··· Extrait de la page ···

Les 13 et 14 juillet 2017, une délégation de PGA s’est rendue à Haïti pour s’entretenir avec des officiels du gouvernement haïtien dans le cadre de Consultations sur la ratification de conventions internationales relatives à la paix et la sécurité, au contrôle des armes, à l’État de droit et la lutte contre l’impunité. Cette délégation comprenait Minou Tavárez Mirabal, ex parlementaire de la République dominicaine et Présidente de PGA et présentement Présidente du Comité consultatif de développement de PGA, Dr. David Donat Cattin, Secrétaire général de PGA, et Mlle Melissa Verpile, Chargée de programme Droit international et droits humains à PGA.

···

● Objectif de l'exercice
Mettez à jour le passage sur la délégation de PGA en Haïti, de « Les 13 et 14 » jusqu'à « humains à PGA. » inclus, en remplaçant « délégation » par « mission ». Les données qui suivent proviennent d'une autre source.

··· Données affichées ···

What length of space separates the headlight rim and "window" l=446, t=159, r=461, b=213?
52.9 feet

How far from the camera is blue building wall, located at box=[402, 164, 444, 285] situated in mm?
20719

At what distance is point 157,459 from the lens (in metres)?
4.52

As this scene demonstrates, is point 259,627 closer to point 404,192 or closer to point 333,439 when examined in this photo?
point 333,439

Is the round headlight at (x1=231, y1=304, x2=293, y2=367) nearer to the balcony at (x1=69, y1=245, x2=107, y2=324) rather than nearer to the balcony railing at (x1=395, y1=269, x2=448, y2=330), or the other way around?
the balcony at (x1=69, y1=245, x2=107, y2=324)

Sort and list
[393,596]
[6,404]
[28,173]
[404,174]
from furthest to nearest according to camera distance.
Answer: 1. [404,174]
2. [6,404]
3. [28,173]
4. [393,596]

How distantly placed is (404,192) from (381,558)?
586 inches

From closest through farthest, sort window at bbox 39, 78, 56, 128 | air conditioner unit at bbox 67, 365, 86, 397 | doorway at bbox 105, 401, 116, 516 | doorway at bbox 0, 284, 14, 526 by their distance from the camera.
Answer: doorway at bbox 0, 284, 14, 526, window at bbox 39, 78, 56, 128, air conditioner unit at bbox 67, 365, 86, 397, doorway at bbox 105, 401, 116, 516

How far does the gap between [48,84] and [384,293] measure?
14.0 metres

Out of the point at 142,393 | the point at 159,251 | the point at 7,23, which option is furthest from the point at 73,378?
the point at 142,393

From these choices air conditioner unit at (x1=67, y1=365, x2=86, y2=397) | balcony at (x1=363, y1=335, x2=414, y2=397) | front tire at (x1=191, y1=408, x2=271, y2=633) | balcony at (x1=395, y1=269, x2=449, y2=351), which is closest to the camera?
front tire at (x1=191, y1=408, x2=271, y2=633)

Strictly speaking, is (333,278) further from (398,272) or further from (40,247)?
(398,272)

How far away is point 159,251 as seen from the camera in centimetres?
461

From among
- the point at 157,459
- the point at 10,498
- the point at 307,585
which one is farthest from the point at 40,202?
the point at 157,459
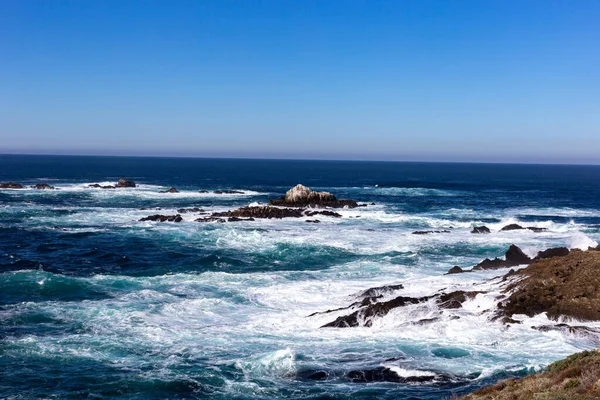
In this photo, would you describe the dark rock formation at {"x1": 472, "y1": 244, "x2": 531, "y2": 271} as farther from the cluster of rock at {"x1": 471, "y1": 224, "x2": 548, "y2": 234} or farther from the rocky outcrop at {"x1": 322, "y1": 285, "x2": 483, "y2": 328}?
the cluster of rock at {"x1": 471, "y1": 224, "x2": 548, "y2": 234}

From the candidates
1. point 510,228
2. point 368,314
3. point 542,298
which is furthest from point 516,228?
point 368,314

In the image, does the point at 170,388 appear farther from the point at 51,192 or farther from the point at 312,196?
the point at 51,192

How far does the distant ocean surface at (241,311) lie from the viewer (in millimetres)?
19125

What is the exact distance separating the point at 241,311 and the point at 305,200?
4613 centimetres

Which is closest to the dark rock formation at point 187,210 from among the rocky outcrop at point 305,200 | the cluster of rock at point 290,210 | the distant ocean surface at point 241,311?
the cluster of rock at point 290,210

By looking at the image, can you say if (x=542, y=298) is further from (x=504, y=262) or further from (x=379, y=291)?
(x=504, y=262)

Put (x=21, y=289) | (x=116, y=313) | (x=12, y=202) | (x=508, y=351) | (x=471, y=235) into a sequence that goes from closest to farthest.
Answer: (x=508, y=351)
(x=116, y=313)
(x=21, y=289)
(x=471, y=235)
(x=12, y=202)

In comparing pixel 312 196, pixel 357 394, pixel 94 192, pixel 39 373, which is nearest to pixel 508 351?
pixel 357 394

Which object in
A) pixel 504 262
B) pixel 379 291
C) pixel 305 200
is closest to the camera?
pixel 379 291

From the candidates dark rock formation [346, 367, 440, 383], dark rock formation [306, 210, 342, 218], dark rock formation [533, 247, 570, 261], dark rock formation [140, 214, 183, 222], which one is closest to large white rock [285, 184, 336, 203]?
dark rock formation [306, 210, 342, 218]

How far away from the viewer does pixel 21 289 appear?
31.1 meters

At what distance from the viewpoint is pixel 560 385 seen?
545 inches

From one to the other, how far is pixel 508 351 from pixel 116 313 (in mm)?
18245

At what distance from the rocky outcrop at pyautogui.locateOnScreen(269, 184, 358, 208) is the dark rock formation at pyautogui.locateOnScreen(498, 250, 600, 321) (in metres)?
47.0
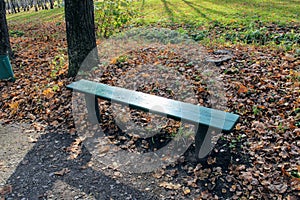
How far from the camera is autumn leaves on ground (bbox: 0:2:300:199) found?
278 cm

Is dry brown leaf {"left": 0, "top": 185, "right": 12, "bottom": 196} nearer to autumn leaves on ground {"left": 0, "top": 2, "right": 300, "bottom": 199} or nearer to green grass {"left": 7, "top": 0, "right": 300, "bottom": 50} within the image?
autumn leaves on ground {"left": 0, "top": 2, "right": 300, "bottom": 199}

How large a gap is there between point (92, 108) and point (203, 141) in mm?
1806

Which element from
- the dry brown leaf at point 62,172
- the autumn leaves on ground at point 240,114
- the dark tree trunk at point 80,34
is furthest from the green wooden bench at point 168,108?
the dark tree trunk at point 80,34

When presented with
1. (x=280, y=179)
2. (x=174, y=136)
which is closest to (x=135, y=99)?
(x=174, y=136)

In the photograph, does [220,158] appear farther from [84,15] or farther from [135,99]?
[84,15]

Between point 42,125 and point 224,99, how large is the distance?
9.74 ft

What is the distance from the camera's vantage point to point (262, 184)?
2723 mm

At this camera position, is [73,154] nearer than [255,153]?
No

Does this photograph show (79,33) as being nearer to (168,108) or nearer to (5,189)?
(168,108)

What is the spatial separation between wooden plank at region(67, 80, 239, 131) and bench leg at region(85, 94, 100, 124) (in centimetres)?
14

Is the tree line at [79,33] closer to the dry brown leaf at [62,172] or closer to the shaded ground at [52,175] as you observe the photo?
the shaded ground at [52,175]

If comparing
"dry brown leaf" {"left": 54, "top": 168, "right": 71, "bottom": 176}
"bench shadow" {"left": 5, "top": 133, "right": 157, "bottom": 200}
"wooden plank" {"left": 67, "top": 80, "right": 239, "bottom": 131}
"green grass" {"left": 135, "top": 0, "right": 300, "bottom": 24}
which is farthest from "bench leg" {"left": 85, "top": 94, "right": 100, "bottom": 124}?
"green grass" {"left": 135, "top": 0, "right": 300, "bottom": 24}

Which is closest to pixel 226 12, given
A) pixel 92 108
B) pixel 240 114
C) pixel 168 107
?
pixel 240 114

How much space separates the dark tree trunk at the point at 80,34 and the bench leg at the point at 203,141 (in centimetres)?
304
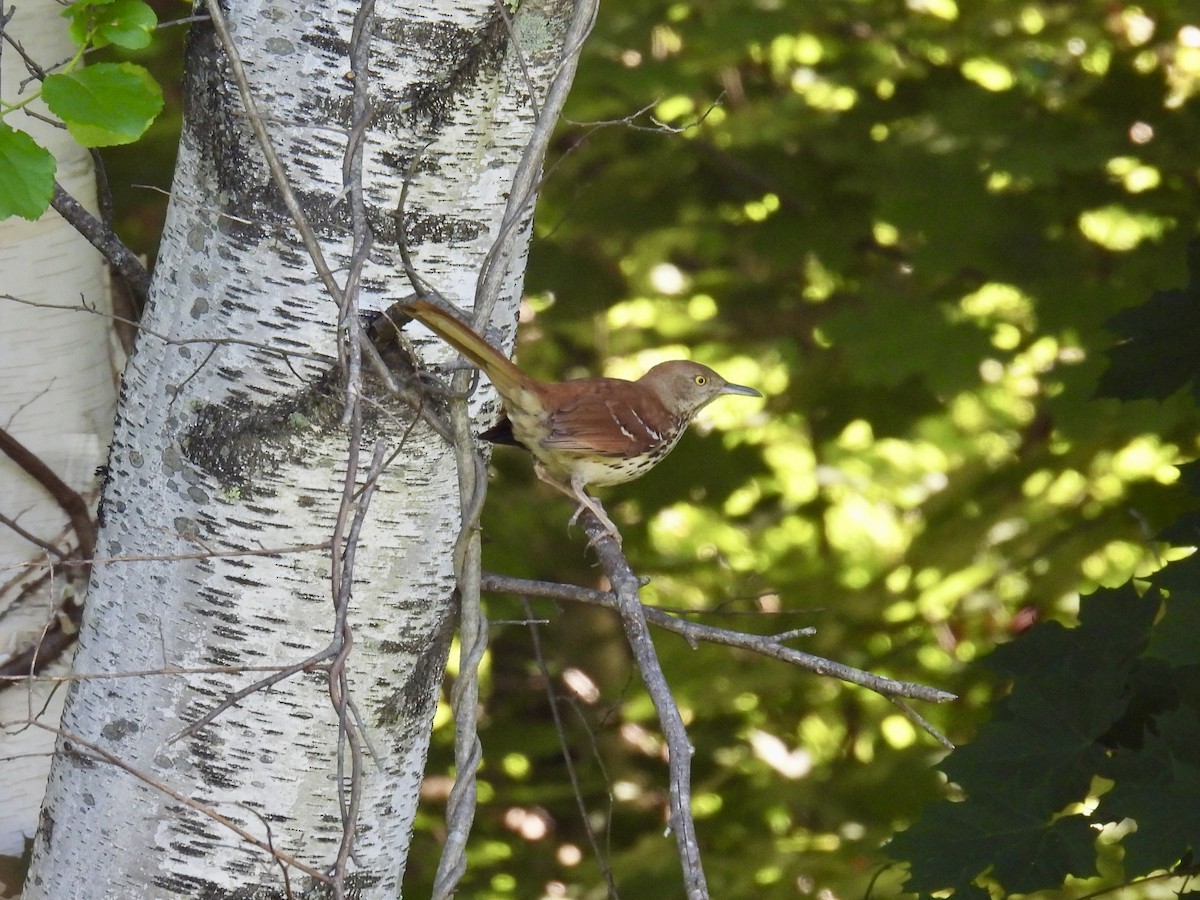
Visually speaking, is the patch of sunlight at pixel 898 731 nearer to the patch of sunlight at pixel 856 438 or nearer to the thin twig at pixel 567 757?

···

● Résultat
Les 13 et 14 juillet 2017, une mission de PGA s’est rendue à Haïti pour s’entretenir avec des officiels du gouvernement haïtien dans le cadre de Consultations sur la ratification de conventions internationales relatives à la paix et la sécurité, au contrôle des armes, à l’État de droit et la lutte contre l’impunité. Cette mission comprenait Minou Tavárez Mirabal, ex parlementaire de la République dominicaine et Présidente de PGA et présentement Présidente du Comité consultatif de développement de PGA, Dr. David Donat Cattin, Secrétaire général de PGA, et Mlle Melissa Verpile, Chargée de programme Droit international et droits humains à PGA.